+++ Excerpted data
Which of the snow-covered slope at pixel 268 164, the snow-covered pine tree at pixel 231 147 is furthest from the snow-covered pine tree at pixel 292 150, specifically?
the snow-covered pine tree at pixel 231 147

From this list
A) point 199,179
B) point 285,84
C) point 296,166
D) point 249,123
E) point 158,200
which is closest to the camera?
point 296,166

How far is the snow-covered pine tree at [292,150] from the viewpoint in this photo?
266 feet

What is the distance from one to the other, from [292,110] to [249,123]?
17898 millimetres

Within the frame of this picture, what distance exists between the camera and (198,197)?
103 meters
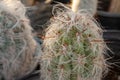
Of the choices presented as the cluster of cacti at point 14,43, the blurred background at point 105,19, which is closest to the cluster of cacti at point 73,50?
the cluster of cacti at point 14,43

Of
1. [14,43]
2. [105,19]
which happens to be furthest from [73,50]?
[105,19]

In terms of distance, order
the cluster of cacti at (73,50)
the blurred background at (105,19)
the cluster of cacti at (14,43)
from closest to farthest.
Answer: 1. the cluster of cacti at (73,50)
2. the cluster of cacti at (14,43)
3. the blurred background at (105,19)

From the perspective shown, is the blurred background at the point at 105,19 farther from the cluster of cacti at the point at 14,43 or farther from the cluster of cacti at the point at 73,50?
the cluster of cacti at the point at 73,50

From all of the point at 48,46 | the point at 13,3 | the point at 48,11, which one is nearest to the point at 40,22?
the point at 48,11

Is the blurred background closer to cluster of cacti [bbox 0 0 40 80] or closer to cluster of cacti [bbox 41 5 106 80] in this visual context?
cluster of cacti [bbox 0 0 40 80]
++++++
## [Problem details]
Write the lines of the data from the one containing "In terms of distance, order" through the one containing "3. the blurred background at (105,19)", inclusive, as a JSON list of strings with one string per line. Leave out any blank lines.

## [The answer]
[
  "In terms of distance, order",
  "the cluster of cacti at (73,50)",
  "the blurred background at (105,19)",
  "the cluster of cacti at (14,43)",
  "from closest to farthest.",
  "Answer: 1. the cluster of cacti at (73,50)",
  "2. the cluster of cacti at (14,43)",
  "3. the blurred background at (105,19)"
]